This year march is mainly fueled following the confessions of dictatorship-era military published on March 30 in a local newspaper El Observador.
"Let them tell us where they are: against the impunity of yesterday and today" was the call on Monday of this year's March of Silence, an annual act done in remembrance of those disappeared and killed by Uruguay’s 1970-80s dictatorship.
"This is a special year for everything that has happened. The rulings of the Courts of Honor that tell us what the Armed Forces are thinking today..in short, that is a consecration of maintaining impunity," Ignacio Errandonea, member of the group Mothers and Families of Disappeared Detainees told Montevideo Portal.
People started congregating at 7:00 pm local time at the corner of Rivera and Jackson in the country’s capital Montevideo. The march began heading to Liberty Square where the names of the disappeared were read out loud and the National Anthem was sung by all. Simultaneously 27 locations throughout the country and several cities in Chile, Argentina, and Spain joined the rally as well.

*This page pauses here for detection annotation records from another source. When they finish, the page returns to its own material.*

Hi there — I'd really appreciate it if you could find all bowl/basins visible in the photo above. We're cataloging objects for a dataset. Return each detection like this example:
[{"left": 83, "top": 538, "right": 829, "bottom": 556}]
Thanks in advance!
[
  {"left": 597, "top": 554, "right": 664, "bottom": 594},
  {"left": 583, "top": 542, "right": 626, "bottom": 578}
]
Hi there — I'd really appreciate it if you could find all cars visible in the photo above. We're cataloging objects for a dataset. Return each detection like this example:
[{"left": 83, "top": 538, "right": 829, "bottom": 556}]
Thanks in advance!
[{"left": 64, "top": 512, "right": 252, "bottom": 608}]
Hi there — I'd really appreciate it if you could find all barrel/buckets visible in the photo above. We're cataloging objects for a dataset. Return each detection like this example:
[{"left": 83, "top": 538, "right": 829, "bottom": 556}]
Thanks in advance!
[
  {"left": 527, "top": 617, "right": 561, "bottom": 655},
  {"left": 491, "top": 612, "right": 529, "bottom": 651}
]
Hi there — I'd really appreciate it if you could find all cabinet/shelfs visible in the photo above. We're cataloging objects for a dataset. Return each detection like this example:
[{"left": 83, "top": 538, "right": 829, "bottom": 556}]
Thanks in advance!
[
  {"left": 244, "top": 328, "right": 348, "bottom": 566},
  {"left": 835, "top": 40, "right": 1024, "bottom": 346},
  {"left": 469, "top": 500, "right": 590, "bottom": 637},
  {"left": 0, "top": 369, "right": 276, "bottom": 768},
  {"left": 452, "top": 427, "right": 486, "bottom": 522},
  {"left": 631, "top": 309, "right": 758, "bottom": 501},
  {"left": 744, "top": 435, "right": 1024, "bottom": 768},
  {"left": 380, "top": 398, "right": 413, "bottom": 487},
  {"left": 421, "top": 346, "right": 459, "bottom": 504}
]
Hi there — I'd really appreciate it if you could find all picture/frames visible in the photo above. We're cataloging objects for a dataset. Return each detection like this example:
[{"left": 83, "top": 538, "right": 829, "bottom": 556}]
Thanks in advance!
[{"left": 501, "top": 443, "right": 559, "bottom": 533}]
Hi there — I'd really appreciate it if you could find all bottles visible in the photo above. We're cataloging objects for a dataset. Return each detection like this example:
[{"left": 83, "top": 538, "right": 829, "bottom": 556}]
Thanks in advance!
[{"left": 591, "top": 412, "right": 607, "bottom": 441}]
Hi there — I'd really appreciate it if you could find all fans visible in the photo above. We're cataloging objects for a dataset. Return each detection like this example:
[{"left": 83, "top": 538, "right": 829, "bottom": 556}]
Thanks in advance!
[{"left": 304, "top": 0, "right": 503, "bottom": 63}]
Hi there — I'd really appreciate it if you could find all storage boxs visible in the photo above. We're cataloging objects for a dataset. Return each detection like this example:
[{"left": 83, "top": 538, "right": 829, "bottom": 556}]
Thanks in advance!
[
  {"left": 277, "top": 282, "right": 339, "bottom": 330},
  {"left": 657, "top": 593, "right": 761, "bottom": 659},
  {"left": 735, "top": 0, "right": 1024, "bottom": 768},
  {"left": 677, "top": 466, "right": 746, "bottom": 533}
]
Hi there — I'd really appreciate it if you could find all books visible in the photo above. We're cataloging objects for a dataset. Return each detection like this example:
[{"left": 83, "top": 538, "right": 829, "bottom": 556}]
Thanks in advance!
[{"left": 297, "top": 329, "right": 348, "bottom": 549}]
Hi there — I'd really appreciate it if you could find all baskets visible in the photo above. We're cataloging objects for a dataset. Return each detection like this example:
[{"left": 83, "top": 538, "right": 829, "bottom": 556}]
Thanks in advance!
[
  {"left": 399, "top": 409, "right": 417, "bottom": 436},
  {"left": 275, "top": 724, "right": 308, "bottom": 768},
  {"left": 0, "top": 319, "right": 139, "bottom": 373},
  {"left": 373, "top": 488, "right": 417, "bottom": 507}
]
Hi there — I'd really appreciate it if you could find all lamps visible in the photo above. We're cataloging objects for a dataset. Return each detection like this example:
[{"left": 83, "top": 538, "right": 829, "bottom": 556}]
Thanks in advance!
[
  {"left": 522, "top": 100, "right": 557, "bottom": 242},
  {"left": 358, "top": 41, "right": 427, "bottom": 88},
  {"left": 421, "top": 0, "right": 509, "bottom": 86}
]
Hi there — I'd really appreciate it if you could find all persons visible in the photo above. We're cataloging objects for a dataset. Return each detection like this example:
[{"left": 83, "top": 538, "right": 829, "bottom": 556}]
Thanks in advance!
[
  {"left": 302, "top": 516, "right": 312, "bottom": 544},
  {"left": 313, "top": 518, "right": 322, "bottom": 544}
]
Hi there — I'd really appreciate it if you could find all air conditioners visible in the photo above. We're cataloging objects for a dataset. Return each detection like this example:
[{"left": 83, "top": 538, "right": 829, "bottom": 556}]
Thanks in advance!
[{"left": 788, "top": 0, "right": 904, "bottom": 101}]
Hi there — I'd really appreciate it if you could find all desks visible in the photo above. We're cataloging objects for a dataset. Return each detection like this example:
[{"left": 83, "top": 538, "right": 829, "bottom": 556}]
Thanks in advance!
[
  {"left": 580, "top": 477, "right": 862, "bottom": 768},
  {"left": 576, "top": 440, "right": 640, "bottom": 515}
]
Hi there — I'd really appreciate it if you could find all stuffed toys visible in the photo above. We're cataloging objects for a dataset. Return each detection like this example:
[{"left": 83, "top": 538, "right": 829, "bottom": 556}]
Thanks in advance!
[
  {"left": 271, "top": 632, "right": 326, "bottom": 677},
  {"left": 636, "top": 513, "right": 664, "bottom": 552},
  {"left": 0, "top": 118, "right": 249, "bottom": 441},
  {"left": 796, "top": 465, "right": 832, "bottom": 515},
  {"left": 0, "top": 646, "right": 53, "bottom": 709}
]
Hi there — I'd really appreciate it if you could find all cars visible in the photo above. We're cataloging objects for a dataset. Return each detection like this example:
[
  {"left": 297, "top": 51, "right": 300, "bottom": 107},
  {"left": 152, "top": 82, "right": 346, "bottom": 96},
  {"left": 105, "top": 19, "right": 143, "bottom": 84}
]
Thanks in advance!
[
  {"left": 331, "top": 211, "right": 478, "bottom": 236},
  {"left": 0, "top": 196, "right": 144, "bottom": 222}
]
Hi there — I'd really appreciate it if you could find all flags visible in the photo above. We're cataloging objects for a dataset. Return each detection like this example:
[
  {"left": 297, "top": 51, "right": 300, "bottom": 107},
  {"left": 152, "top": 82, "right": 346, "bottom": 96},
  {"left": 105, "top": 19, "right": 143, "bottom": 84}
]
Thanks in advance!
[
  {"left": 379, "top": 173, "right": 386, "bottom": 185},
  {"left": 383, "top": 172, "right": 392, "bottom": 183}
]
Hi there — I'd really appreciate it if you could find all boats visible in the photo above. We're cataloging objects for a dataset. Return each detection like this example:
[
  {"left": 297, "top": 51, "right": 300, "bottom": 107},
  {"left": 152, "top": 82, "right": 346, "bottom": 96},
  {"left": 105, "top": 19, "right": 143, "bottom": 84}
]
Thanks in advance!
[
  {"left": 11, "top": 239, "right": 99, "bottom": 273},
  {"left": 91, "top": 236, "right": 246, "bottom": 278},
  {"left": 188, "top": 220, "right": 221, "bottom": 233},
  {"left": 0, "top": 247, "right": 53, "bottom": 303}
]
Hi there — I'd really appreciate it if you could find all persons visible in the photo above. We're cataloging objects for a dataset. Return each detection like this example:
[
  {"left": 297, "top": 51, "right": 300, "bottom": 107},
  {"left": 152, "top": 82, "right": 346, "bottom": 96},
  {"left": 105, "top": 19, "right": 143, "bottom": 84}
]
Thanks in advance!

As Errandonea mentioned, this year's march was mainly fueled following the confessions of dictatorship-era military published on March 30 in a local newspaper El Observador. Former soldier Jose "Nino" Gavazzo admitted to having thrown the body of leftist Tupamaro militant Roberto Gomensoro into the Negro River in 1973 with the intent to make him disappear.
While Jorge "Pajarito" Silveira accused Gavazzo of murdering Gomensoro, as well as young activist Maria Claudia Garcia de Gelman, who was pregnant at the time of her abduction, and another detainee. Despite the evidence, in September 2018, the military court concluded the acts of both involved did not affect the army's honor according to documents signed by the Minister of Defense and his deputy minister, Daniel Montiel; dismissing the confession altogether.
Uruguayan President Tabare Vasquez announced on April 1 the dismissal of top officials in the Ministry of Defense and the Army Court of Honor over covering up human rights violations during an investigation into a case dating back to the country’s military dictatorship.
Presidential candidate and former Army commander in chief, Manini Rios, declared that there is a "totally false" version in which the Uruguayan Army Honor Court covered up the former military man Gavazzo, heavily criticizing President Vasquez for his decision, and raising alarms once again, as his demeanor has been compared to current Brazilian President Jair Bolsonaro’s.
While Saturday, on the Day of the Armed Forces, new Commander in Chief Claudio Feola, rejected "excesses and deviations from the past and undertook to clarify cases of human rights violations,” yet clarified that many of the denounced acts were not "confirmed".
"It can not be that the Armed Forces continue being commanded by people who think as they did back in the dictatorship. From Mothers and Family, we think that it is a fact that hurts the sensitivity of any human being," Errandonea added.
Hundreds were arrested and tortured during the dictatorship and around 192 people were forcibly disappeared. More than 40 members of the military have been investigated over accusations of human rights crimes while some have died in prison.